Breaking News Emails
The Veterans Affairs hospital in Washington, D.C., is so disorganized and understaffed that operations were delayed and patients put at serious risk, inspectors reported.
Staff have had to borrow equipment from private hospitals, plunder supplies and use their own purchase cards to buy essential equipment, the Office of Inspector General (OIG) report found.
Supposedly sterile equipment was stored in hot, dusty closets and tens of thousands of dollars of supplies were stockpiled without any inventory, the OIG report says.
“OIG has preliminarily identified a number of serious and troubling deficiencies at the Medical Center that place patients at unnecessary risk,” the report reads.
The VA fired the medical center director. “The department considers this an urgent patient-safety issue,” it said in a statement.
“Effective immediately, the medical center director has been relieved from his position and temporarily assigned to administrative duties,” it added. “Col. Lawrence Connell, U. S. Army (Ret), has been named the Acting Medical Center Director for the D.C. VA Medical Center.”
The OIG said it inspected the VA medical center after an anonymous tip off.
It found a long list of problems.
“The Medical Center placed patients at unnecessary risk by failing to ensure that appropriate medical supplies and equipment were available to providers when needed; that recalled supplies or equipment were not used on patients; and that sterile supplies were stored appropriately,” the report reads.
“Four prostate biopsy surgical procedures were canceled on April 25, 2016 because prostate biopsy guns were out of stock,” it added. A nurse concerned enough about inventory recommended to the medical center director that operating rooms “stand down” until inventory problems were fixed.
“The Medical Center placed patients at unnecessary risk by failing to ensure that appropriate medical supplies and equipment were available to providers."

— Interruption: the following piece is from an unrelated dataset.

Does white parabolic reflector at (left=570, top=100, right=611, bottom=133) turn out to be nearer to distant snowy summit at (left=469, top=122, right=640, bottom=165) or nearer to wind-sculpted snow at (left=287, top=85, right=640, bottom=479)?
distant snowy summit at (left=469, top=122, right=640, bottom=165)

“As recently as March 15, 2017, the Medical Center ran out of bloodlines for dialysis patients on the second shift—they were able to provide dialysis services to those patients only because staff borrowed bloodlines from a private hospital,” it adds.
“On March 29, a nurse emailed the patient safety manager, reporting that during an acute episode, she needed to provide oxygen to a patient. The floor was out of oxygen nasal cannulas (tubing that fits into a patient’s nose and provides oxygen). The nurse was able to use one found on the crash cart, but reported the shortage as a risk to patient safety.”
In 2007, the military's flagship Walter Reed hospital in Washington was found to be a mess. It was closed in 2011 and its staff and equipment transferred to the former Naval Medical Center in nearby Bethesda, which was renamed the National Military Medical Center.
The OIG is an independent agency at the VA, set up to provide objective oversight. The report found 194 patient safety reports at the VA medical center since the beginning of 2014.
The inspection found 18 of 25 storage areas for supplies were dirty and that $150 million in equipment or supplies had not been inventoried in the past year.
And there are not enough staff to handle these problems. “There are numerous and critical open senior staff positions that will make prompt remediation of these issues very challenging,” the report reads.
President Donald Trump appointed Dr. David Shulkin, former undersecretary of health at the VA, to head the giant department. The VA takes care of 9 million veterans at 1,700 different hospitals and clinics.